# What's the difference between these 2 versions of Kontakt 5 ?



## korgoasys (Jun 8, 2012)

Hi everyone, 

When I load K5 (version 5.0.2) into Cubase 5 (64 bit) on my PC, I find 2 options in the drop-down from the VST Instruments panel namely 'Kontakt5 16out' or 'Kontakt5 8out'. I don't seem to notice any difference between the 2, sonically or otherwise. Is there any ? 

Regards,
Patrick


----------



## mk282 (Jun 8, 2012)

Number of audio outputs available.


----------



## Reegs (Jun 8, 2012)

mk282 @ Fri Jun 08 said:


> Number of audio outputs available.



Yup. There's a small reduction in memory/CPU usage for the lighter VST versions, too.

Kontakt5 - 32 mono outputs (16 stereo, or you can group them to surrounds)
Kontakt5 16out - 16 mono out (8 stereo)
Kontakt5 8out - 8 mono out (4 stereo)


----------



## mk282 (Jun 9, 2012)

Reegs @ 9.6.2012 said:


> Kontakt5 - 32 mono outputs (16 stereo, or you can group them to surrounds)
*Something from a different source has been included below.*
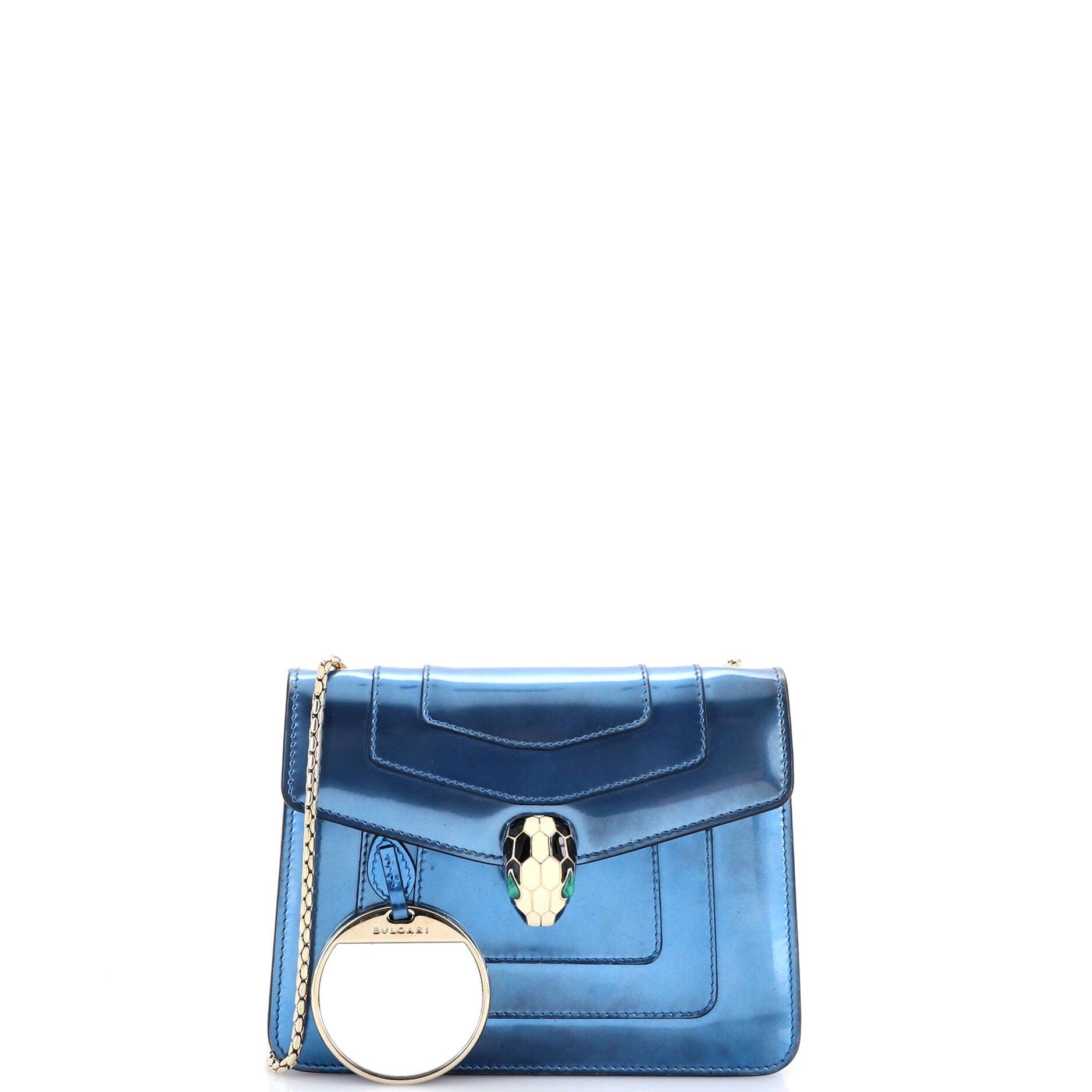 Serpenti Forever Square Shoulder Bag Metallic Leather Small, Alternate, color, Blue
Nope, 64 mono outputs (as seen by Reaper).


----------



## Reegs (Jun 9, 2012)

mk282 @ Sat Jun 09 said:


> Reegs @ 9.6.2012 said:
> 
> 
> > Kontakt5 - 32 mono outputs (16 stereo, or you can group them to surrounds)
> ...



Yes, 64 mono (32 stereo). I was going from memory. My mistake, thanks for the correction.


----------



## korgoasys (Jun 11, 2012)

Thank you everyone for your replies,

Patrick


----------